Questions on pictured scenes
-=-=-

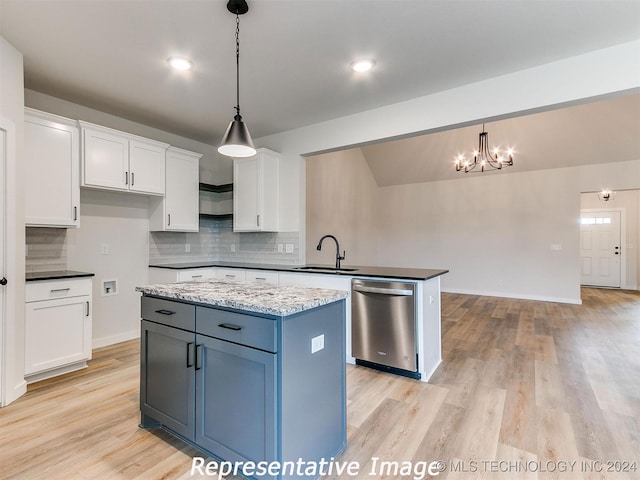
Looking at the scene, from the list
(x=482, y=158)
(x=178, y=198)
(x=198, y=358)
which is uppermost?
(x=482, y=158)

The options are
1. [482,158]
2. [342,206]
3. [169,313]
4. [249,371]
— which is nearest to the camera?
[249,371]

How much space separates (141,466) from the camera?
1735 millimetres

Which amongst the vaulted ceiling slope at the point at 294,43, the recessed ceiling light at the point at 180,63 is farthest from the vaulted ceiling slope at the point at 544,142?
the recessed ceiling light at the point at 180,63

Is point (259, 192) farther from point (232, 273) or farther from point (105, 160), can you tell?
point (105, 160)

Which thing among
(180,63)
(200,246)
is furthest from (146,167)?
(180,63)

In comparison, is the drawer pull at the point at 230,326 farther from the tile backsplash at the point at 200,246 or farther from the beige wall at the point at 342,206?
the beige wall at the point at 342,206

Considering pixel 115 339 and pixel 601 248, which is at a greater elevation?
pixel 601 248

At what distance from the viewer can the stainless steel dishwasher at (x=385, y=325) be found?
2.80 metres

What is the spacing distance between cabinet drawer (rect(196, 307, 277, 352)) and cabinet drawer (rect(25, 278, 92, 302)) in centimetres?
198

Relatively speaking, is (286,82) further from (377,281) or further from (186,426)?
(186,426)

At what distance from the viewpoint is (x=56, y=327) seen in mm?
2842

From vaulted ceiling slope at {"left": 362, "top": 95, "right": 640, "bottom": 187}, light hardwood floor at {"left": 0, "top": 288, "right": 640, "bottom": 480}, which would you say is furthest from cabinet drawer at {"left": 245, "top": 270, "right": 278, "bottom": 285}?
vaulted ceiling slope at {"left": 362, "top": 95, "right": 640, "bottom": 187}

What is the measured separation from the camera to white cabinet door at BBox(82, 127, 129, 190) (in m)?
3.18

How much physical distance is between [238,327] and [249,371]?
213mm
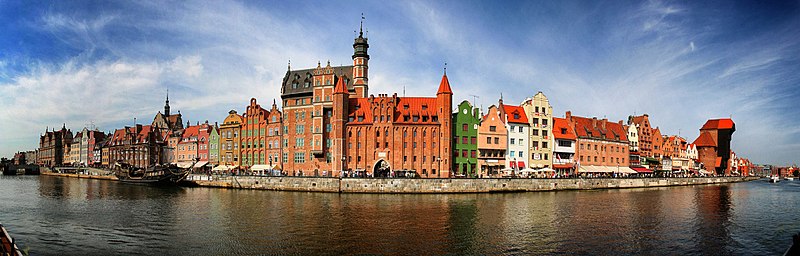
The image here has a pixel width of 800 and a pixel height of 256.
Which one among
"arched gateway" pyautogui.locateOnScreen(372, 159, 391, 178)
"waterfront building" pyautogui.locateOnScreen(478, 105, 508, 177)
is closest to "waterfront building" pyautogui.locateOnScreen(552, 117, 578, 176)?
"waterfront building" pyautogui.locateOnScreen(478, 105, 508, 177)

-=-=-

Transcribe all of the entries above word for word, leaving out the pictures.

Looking at the scene, from the list
(x=482, y=158)
(x=178, y=198)
(x=198, y=358)
which is uppermost?
(x=482, y=158)

The options are
1. [482,158]
2. [342,206]
3. [169,313]
4. [249,371]
— which is nearest to the camera?
[249,371]

How much space separates (141,466) from the camera?
1735 millimetres

Which amongst the vaulted ceiling slope at the point at 294,43, the recessed ceiling light at the point at 180,63 is farthest from the vaulted ceiling slope at the point at 544,142?
the recessed ceiling light at the point at 180,63

Is point (259, 192) farther from point (232, 273) or farther from point (105, 160), can you tell?
point (105, 160)

Which thing among
(180,63)
(200,246)
is furthest from (146,167)?
(180,63)

In comparison, is the drawer pull at the point at 230,326 farther from the tile backsplash at the point at 200,246 or farther from the beige wall at the point at 342,206?
the beige wall at the point at 342,206

Considering pixel 115 339 and pixel 601 248, which is at a greater elevation?
pixel 601 248

At what distance from the viewer can the stainless steel dishwasher at (x=385, y=325) be found?
2.80 metres

What is the spacing distance between cabinet drawer (rect(196, 307, 277, 352)) and cabinet drawer (rect(25, 278, 92, 302)) in centimetres?
198

Relatively speaking, is (286,82) further from (377,281) or further from (186,426)?
(186,426)

At what distance from the viewpoint is (x=56, y=327) seen in mm?
2842

From vaulted ceiling slope at {"left": 362, "top": 95, "right": 640, "bottom": 187}, light hardwood floor at {"left": 0, "top": 288, "right": 640, "bottom": 480}, which would you say is furthest from cabinet drawer at {"left": 245, "top": 270, "right": 278, "bottom": 285}?
vaulted ceiling slope at {"left": 362, "top": 95, "right": 640, "bottom": 187}

What is the measured separation from the camera to white cabinet door at BBox(82, 127, 129, 190) (in m)?
3.18

How much physical distance is between [238,327] and [249,371]?
213mm
The image here has a pixel width of 800 and a pixel height of 256.
Which one among
"arched gateway" pyautogui.locateOnScreen(372, 159, 391, 178)
"waterfront building" pyautogui.locateOnScreen(478, 105, 508, 177)
is closest to "waterfront building" pyautogui.locateOnScreen(552, 117, 578, 176)?
"waterfront building" pyautogui.locateOnScreen(478, 105, 508, 177)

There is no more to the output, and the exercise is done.